If you have some other questions you feel like answering, please start your own thread. If you have names of people alive today who are researching/writing about and being recognized as experts in some way related to Greek and Roman mythology, then by all means answer. I realize that posters here were trying to be helpful in some sort of misguided and clumsy condescending fashion, but not answering the question I asked is not helpful.
Thanks again to Johanna, who picked a modern author who writes about Greek myth.
I’m saying I hold a Ph.D. in Folklore and Mythology, and yes, I really am an expert.

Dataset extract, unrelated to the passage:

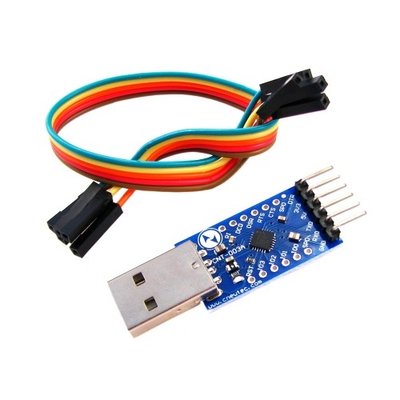 USB CP2104 CP2102 - UART TTL 6pin адаптер, Arduino 7000002866 фото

I also misread the opening post. I assumed the Greco-Roman condition was a preference, not an absolute. In that vein, I’m sorry you don’t want the names of dead folks — Timothy Gantz died a year ago today, but he’s still worth reading. Gregory Nagy would qualify under your conditions. I don’t know whether Robert Bell is living or not (or, like the Dioskouroi, alternating between the two).
I posted Spretnak as the first name that leapt to mind, because I just bought her book Lost Goddesses of Ancient Greece the other week and it’s fresh in mind. But it turns out that Greek mythology is not the main focus of her academic career. She has an M.A. in English and her books are all over the place subject-wise, mainly ecology. Only one of her books is on Greek mythology. So this probably doesn’t quite match the OP’s wishes. Actually, Dr. Drake is on it.